⟨
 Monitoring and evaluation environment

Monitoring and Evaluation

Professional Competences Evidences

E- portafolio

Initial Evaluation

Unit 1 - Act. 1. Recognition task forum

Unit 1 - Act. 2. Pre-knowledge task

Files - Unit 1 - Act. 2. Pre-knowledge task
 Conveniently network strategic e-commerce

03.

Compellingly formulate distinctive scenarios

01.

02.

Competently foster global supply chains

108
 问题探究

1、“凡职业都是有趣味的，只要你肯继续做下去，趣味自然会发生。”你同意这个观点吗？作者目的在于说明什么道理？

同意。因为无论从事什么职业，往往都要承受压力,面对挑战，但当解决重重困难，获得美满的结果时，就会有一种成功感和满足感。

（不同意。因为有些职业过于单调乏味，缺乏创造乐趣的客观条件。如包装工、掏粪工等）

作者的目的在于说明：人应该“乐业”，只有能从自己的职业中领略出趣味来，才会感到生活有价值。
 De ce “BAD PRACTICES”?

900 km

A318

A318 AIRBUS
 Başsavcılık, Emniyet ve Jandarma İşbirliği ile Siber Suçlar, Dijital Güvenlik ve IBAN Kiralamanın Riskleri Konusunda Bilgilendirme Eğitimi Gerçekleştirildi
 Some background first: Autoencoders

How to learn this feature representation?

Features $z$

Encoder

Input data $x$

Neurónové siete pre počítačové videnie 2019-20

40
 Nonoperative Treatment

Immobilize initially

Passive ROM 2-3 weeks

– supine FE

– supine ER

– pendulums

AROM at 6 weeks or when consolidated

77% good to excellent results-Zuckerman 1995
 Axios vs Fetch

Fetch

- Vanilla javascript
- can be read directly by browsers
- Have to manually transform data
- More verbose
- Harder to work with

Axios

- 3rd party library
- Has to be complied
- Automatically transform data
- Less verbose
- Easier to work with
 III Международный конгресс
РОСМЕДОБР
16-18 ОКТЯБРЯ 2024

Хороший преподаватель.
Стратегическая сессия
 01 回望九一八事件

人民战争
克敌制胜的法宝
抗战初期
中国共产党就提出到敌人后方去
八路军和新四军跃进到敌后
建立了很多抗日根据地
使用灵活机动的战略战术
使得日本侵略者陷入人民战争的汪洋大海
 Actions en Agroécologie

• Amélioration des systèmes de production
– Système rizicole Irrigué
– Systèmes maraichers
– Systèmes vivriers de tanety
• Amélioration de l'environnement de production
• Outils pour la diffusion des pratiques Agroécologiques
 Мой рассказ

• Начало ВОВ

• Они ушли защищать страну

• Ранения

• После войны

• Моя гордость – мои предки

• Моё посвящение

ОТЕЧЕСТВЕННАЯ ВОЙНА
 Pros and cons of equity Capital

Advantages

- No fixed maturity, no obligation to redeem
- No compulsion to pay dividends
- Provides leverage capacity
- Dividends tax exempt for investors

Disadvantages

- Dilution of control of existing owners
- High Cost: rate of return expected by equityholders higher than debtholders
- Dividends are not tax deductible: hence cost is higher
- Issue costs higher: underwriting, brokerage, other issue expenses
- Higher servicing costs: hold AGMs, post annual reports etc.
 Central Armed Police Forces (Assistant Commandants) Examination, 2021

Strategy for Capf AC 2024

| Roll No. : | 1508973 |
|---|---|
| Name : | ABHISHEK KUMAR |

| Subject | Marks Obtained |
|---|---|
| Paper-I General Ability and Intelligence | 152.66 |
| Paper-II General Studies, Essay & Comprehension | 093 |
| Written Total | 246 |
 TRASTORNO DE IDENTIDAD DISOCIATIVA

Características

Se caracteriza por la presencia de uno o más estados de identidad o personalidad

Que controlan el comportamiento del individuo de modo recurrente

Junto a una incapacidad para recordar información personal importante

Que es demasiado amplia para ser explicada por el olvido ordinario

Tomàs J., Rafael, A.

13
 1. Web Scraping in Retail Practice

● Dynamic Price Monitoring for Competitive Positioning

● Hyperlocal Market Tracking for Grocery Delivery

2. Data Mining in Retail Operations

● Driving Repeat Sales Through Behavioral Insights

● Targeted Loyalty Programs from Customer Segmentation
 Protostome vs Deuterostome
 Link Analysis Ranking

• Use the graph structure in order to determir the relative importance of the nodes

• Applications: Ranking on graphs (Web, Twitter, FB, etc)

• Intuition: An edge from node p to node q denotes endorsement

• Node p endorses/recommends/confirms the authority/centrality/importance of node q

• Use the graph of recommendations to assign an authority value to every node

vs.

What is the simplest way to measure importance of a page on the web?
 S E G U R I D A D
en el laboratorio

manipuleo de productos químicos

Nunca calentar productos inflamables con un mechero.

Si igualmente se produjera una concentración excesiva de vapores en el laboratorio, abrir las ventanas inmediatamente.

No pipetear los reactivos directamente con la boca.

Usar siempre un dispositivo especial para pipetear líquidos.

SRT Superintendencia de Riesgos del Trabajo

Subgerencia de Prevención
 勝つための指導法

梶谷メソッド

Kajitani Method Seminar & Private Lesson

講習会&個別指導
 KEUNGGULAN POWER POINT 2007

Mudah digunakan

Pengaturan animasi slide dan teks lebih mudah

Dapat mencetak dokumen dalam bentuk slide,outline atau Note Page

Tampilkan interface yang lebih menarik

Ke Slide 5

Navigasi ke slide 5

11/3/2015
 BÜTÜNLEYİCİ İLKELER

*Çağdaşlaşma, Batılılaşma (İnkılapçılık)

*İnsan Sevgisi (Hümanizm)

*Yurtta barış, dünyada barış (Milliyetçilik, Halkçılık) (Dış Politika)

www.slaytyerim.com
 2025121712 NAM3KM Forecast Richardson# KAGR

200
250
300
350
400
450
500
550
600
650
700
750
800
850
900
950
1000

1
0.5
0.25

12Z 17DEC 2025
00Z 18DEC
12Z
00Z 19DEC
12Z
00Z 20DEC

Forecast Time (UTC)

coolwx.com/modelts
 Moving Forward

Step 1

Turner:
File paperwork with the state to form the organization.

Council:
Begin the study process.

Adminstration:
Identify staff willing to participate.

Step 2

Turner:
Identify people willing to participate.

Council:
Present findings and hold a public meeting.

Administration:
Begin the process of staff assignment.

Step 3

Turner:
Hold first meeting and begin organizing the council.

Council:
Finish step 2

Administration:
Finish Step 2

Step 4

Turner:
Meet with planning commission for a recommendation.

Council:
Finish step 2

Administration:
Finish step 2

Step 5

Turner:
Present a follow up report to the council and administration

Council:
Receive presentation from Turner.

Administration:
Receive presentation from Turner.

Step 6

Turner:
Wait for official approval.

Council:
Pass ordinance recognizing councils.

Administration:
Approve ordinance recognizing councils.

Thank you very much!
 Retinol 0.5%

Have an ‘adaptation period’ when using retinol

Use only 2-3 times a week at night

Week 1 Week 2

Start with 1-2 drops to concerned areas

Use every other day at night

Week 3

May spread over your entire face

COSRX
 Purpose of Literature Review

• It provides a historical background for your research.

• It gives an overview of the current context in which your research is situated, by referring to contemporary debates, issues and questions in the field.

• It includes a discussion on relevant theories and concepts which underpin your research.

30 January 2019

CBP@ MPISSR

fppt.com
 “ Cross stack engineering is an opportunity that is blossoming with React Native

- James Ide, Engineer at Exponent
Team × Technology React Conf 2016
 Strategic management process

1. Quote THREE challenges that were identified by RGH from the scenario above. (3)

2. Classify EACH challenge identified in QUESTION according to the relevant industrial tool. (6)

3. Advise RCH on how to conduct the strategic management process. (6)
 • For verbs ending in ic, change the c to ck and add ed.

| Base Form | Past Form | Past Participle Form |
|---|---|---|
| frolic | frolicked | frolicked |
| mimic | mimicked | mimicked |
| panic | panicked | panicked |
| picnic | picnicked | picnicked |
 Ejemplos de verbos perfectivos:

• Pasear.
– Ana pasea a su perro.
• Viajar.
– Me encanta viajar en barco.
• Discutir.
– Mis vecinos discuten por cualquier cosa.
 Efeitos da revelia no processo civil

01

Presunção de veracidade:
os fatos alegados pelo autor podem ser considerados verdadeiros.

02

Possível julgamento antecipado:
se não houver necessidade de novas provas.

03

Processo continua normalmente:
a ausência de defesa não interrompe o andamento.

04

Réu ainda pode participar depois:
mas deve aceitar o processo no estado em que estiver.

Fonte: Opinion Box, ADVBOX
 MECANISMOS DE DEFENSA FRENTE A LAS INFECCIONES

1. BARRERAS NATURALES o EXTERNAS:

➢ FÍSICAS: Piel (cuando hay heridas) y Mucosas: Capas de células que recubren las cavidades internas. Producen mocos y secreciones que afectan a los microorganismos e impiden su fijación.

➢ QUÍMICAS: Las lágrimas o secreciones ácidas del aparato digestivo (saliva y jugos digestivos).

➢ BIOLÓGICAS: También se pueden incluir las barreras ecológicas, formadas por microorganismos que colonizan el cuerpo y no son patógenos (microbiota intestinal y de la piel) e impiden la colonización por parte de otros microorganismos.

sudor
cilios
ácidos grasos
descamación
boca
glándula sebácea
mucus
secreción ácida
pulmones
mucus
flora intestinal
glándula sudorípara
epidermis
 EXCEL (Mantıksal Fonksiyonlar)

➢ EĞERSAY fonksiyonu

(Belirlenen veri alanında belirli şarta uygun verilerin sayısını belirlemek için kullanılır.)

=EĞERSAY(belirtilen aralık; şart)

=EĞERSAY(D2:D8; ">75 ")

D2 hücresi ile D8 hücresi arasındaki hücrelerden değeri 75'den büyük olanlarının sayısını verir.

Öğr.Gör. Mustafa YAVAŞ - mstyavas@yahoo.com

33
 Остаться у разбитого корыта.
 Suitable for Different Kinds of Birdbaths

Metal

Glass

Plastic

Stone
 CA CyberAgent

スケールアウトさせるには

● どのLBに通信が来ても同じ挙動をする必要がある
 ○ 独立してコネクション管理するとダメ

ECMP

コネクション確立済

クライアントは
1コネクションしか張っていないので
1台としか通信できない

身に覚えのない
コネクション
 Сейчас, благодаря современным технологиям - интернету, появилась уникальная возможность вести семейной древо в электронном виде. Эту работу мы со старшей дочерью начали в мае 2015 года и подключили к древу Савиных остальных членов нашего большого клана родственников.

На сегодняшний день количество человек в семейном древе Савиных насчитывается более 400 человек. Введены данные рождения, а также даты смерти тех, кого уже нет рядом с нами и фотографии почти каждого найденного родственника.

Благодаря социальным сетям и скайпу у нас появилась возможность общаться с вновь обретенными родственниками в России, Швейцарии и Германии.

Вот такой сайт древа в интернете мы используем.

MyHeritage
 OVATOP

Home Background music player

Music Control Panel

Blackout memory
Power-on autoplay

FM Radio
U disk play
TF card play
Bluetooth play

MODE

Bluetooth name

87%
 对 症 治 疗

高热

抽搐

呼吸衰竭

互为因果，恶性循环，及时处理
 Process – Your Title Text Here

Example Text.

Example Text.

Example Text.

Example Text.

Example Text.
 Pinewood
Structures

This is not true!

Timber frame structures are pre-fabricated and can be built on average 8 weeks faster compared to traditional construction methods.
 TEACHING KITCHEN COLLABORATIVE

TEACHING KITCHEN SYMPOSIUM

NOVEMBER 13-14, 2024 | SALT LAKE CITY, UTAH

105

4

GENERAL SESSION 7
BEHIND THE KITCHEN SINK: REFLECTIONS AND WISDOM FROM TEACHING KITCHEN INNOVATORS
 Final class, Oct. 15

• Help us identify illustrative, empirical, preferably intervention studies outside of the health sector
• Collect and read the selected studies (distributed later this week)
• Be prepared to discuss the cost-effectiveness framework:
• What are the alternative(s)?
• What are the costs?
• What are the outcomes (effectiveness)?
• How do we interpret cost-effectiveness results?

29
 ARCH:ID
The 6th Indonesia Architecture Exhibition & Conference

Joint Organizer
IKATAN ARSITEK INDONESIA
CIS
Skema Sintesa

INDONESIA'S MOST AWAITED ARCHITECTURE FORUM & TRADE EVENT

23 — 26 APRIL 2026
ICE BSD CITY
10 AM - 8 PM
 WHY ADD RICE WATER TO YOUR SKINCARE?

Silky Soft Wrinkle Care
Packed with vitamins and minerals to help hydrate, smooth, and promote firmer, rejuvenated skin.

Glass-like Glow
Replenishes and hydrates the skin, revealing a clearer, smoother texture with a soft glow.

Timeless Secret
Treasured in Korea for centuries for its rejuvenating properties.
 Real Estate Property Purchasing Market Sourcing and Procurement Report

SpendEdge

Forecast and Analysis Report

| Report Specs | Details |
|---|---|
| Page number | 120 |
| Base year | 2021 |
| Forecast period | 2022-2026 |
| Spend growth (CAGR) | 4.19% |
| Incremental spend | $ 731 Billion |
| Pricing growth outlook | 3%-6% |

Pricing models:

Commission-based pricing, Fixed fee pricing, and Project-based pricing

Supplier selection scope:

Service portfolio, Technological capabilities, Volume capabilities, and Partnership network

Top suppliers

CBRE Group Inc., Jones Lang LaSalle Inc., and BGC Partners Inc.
⟩
## TRY IT
Scan the material above for lines that contain the string "What", and copy each such line.

## SOLVED PROBLEM
What is the simplest way to measure importance of a page on the web?
• What are the alternative(s)?
• What are the costs?
• What are the outcomes (effectiveness)?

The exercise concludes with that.